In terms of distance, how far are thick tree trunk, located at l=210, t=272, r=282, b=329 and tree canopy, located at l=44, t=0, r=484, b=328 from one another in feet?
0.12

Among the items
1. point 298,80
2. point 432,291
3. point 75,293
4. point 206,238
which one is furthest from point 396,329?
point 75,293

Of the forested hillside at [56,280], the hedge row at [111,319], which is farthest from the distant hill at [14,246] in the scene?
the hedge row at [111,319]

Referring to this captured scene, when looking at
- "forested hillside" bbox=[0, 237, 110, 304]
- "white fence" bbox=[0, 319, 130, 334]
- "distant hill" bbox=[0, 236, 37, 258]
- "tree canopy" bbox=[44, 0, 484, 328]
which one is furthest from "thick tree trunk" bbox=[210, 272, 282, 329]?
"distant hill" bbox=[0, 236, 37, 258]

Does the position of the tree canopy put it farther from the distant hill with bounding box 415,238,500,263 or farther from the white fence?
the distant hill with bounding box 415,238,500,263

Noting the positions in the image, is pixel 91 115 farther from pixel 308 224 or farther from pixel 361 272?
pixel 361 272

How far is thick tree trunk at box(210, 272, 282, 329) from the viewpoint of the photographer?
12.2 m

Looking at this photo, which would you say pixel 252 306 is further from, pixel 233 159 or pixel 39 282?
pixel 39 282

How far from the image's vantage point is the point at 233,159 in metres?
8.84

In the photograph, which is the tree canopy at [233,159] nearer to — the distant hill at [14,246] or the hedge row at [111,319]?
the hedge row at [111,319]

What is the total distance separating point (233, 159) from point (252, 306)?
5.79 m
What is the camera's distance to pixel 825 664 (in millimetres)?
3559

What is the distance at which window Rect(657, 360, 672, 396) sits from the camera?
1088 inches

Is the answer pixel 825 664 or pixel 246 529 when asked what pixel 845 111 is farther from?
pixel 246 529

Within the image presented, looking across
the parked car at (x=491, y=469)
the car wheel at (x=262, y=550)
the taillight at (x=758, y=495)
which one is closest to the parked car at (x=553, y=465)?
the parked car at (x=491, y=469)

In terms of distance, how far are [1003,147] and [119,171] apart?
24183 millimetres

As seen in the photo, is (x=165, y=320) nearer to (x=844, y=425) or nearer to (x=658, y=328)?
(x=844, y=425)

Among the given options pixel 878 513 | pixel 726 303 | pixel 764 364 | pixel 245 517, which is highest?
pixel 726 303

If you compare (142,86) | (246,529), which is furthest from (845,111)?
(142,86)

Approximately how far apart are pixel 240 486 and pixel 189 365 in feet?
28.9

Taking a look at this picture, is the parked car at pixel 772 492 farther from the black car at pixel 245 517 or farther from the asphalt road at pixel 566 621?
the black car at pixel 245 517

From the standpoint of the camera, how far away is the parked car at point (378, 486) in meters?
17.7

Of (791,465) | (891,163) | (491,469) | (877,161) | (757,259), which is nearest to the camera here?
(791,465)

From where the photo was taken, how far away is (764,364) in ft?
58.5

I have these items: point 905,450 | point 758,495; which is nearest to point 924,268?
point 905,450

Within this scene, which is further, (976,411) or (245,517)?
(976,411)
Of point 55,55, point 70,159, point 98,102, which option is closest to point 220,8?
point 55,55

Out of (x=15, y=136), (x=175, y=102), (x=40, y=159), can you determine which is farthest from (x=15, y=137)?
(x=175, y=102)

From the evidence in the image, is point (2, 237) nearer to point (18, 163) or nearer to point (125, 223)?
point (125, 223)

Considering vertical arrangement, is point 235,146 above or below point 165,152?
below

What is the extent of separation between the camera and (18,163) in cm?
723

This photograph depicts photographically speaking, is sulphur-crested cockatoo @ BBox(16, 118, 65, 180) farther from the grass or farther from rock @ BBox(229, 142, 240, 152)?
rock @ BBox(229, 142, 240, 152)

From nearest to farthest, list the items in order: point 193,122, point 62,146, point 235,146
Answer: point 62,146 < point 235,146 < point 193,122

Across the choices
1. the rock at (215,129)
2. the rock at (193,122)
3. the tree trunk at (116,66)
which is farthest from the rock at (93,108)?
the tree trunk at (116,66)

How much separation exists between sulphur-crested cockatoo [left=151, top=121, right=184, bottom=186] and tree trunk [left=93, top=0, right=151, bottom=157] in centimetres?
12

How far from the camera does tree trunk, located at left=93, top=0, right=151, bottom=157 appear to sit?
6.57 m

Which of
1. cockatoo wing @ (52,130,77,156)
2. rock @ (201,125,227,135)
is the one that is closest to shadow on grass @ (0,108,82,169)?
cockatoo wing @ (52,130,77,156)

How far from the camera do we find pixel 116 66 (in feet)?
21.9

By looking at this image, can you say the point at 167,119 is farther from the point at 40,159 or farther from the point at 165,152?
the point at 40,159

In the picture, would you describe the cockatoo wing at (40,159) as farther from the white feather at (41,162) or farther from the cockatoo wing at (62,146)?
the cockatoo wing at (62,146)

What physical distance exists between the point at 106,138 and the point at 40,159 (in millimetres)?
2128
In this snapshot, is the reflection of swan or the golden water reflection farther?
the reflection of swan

_Exercise_. Return, unchanged, the stretch of rows from the line containing "In the picture, would" through the last row above.

_Problem solution_.
In the picture, would you describe the cockatoo wing at (40,159) as farther from the white feather at (41,162) or farther from the cockatoo wing at (62,146)?
the cockatoo wing at (62,146)

What physical distance exists between the point at 106,138 and the point at 40,159 (in millimetres)?
2128
In this snapshot, is the reflection of swan or the golden water reflection farther?
the reflection of swan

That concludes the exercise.